WORK TO BE COMPLETED:
Set down each line of the data below exactly.

GIVEN INFORMATION:
* * *

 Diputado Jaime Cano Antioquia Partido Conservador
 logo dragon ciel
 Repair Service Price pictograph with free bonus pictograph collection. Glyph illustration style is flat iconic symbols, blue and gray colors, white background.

* * *

WRITTEN SOLUTION:
 Diputado Jaime Cano Antioquia Partido Conservador
 logo dragon ciel
 Repair Service Price pictograph with free bonus pictograph collection. Glyph illustration style is flat iconic symbols, blue and gray colors, white background.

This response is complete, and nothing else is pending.